I don't think anyone talks about being charged or arrested as though it's a big thing, or as though it's supposed to be a form of punishment. It's obviously not, because being arrested (and even being charged) doesn't mean you're guilty of anything. Until someone is convicted of Aprils murder (or kidnap, if by some miracle she's still alive) then no one is going to be punished.

Given the way Bridger has behaved in questioning (from what we've heard in the press) I think it's a pretty safe bet he was at least involved, but it's a bit premature to start saying he's not being punished properly when there hasn't even been a trial yet.


----------



## Gazzer (Jun 12, 2010)

Spandex said:


> zltm089 said:
> 
> 
> > People talk about murderers "being charged/ arrested" as if its a big thing! Being arrested is nothing! They need to be punished publicly properly.
> ...


i agree spandex..........god i wish i knew ya real name so i could respnd to a person at last...........anyway yes he has only been charged but once again if the cps has come out publicly and said it is a good case then i can only assume the evidence is good?

the sentence or punishment metered out needs to reflect the crime done i believe and crimes against kids or the elderley in a sexual nature does need a lot of work to bring it up to a level that is deserved of the crime.
to rob a child of her innocence if! she survives the attack then i DO believe that they should be chemically castrated for life.
to rob a family of their grandmothers dignity in being raped, then i believe chemical is too soft and full castration is needed.

lepers of old were outcast and beaten if they came into a town or public place..........so these people deserve imho, though i call them people with tongue in cheek as a comment.


----------



## techfreak (Aug 13, 2010)

For those that are found guilty death is too easy a way out, even castration doesn't seem enough. And the prison sentence even if life meant life is a ticket to 3 square meals, clothing , warmth, company of others, healthcare, gym, tv, education/skills...plus all the other privileges are too good for these criminals.

The rest of us shouldn't foot the bill for what is for many a luxury life.

Off the top of my head id opt for something along the lines of castration as a starter. Possibly followed by a loss of an eye, arm or leg, maybe an ear. Maybe tongue too and lose the right to speak. All are in a compound where they work for basic necessaties such as 3 basic meals, if you don't like something or are allergic to something or whatever, tough, you miss that meal and have 2 that day. Work (including cleaning up after themselves) for basic clothing, and warmth in their room, and day light time. If they refuse or don't do a realistic reasonable amount, they lose a privilege.no healthcare except to prevent spread of disease. No interaction with other inmates even in their limited state. If they choose to starve themselves to death so be it. Their choice. If guilty no sentances just life.

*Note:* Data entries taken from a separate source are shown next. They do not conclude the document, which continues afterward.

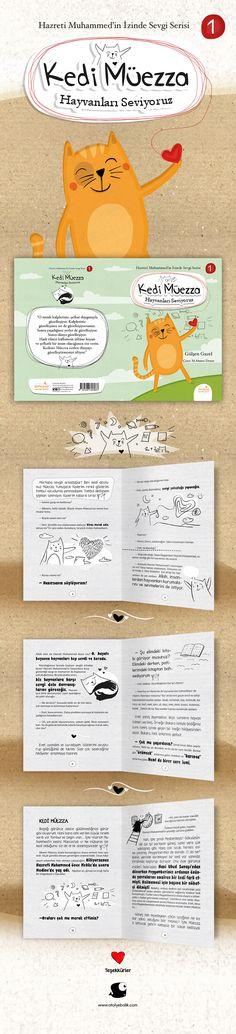 Kedi Müezza, çocuk kitabı, kitaplar için kedi resimleri, kids book and new book. Cover design. Book Covers, Map, Books, Libros, Location Map, Book, Maps, Book Illustrations, Cover Books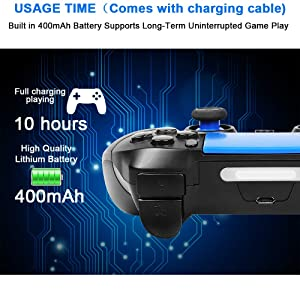 Mobile Game Controller, PowerLead PG8718 Wireless 4.0 Game Controller Compatible with iOS Android iPhone iPad Samsung Galaxy (Color: Blue)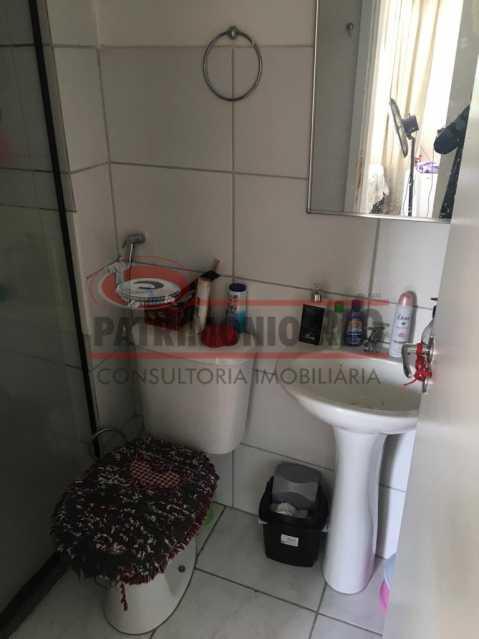 WhatsApp Image 2019-08-01 at 0 - Condomínio Beija Flor - PAAP23141 - 21
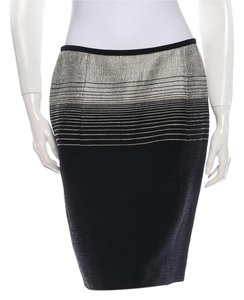 Narcisco Rodriquez Silk Skirt Black and grey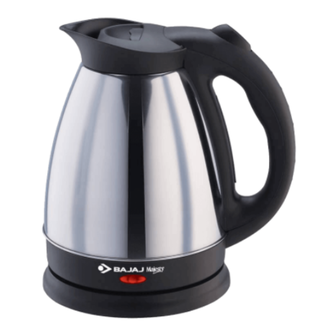 Bajaj KTX 15 - 2000 W, 1.7 litres, Black Travel Electric Kettle – It has an automatic or manual switch off for safety purpose. The 360-degree connector with detachable base increases the convenience of use. Bajaj KTX 15 comes with the highly durable and spill-proof lid that has a single touch locking mechanism. It offers a quick and efficient way to prepare tea or coffee. The electric kettle is ergonomically designed and has stylish looks. Black Travel Electric Kettle comes with the overheat protection feature. The automatic off function gets activated when the kettle dries up to avoid the fatalities.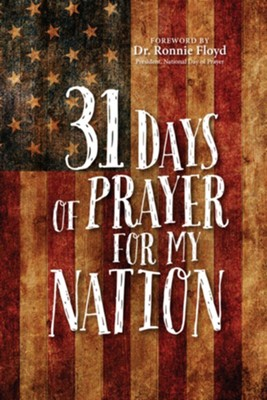 31 Days of Prayer for My Country - eBook  -     By: Great Commandment Network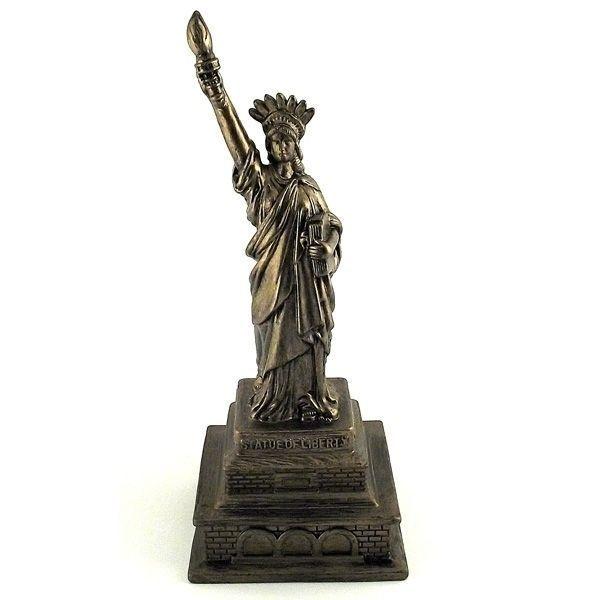 Копилка Статуя свободы золотая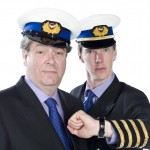 Allam's hilarious portrayal of Douglas Richardson in Cabin Pressure is a firm fan favourite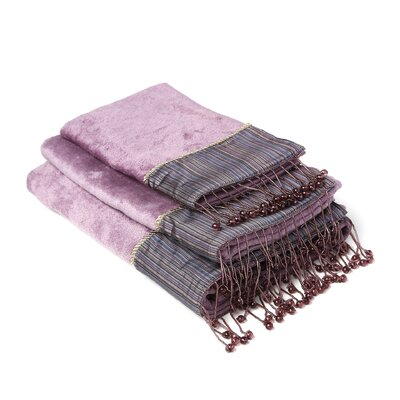 Silk Strie Decorative 3 Piece Towel Set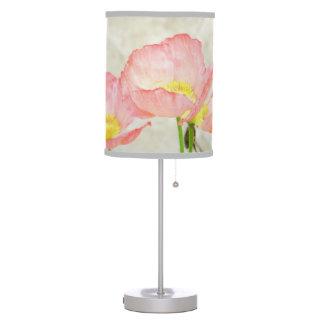 Amapolas florales del featurein de la pantalla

I would be surprised If this as an option wasn't a deterrent.


----------



## BrianR (Oct 12, 2011)

> I would be surprised If this as an option wasn't a deterrent.


[/quote]

If it isn;t , we can always fall back on choking them with their own bollocks :lol:


----------



## Gazzer (Jun 12, 2010)

bloody hell Brian, ive unlocked the factory got vans out and checked mails on lappy..............and still you were up before me!!! did you 5hit the bed m8 lol


----------



## BrianR (Oct 12, 2011)

Gazzer said:


> bloody hell Brian, ive unlocked the factory got vans out and checked mails on lappy..............and still you were up before me!!! did you 5hit the bed m8 lol


I was in bed asleep at 9:40 mate (ookin knackered). I get a straight 7ish every night and so was up at 5am. Fook all else to do at that time mate. Scooby had wrtten though and I enjoyed his response and te time to write back.  Looking forward to being really tired next week mate, back to the grind. I promise I wont be writing at 5 then thats for sure


----------



## pas_55 (May 9, 2002)

[/quote]

Given the way Bridger has behaved in questioning (from what we've heard in the press) I think it's a pretty safe bet he was at least involved, but it's a bit premature to start saying he's not being punished properly when there hasn't even been a trial yet.[/quote]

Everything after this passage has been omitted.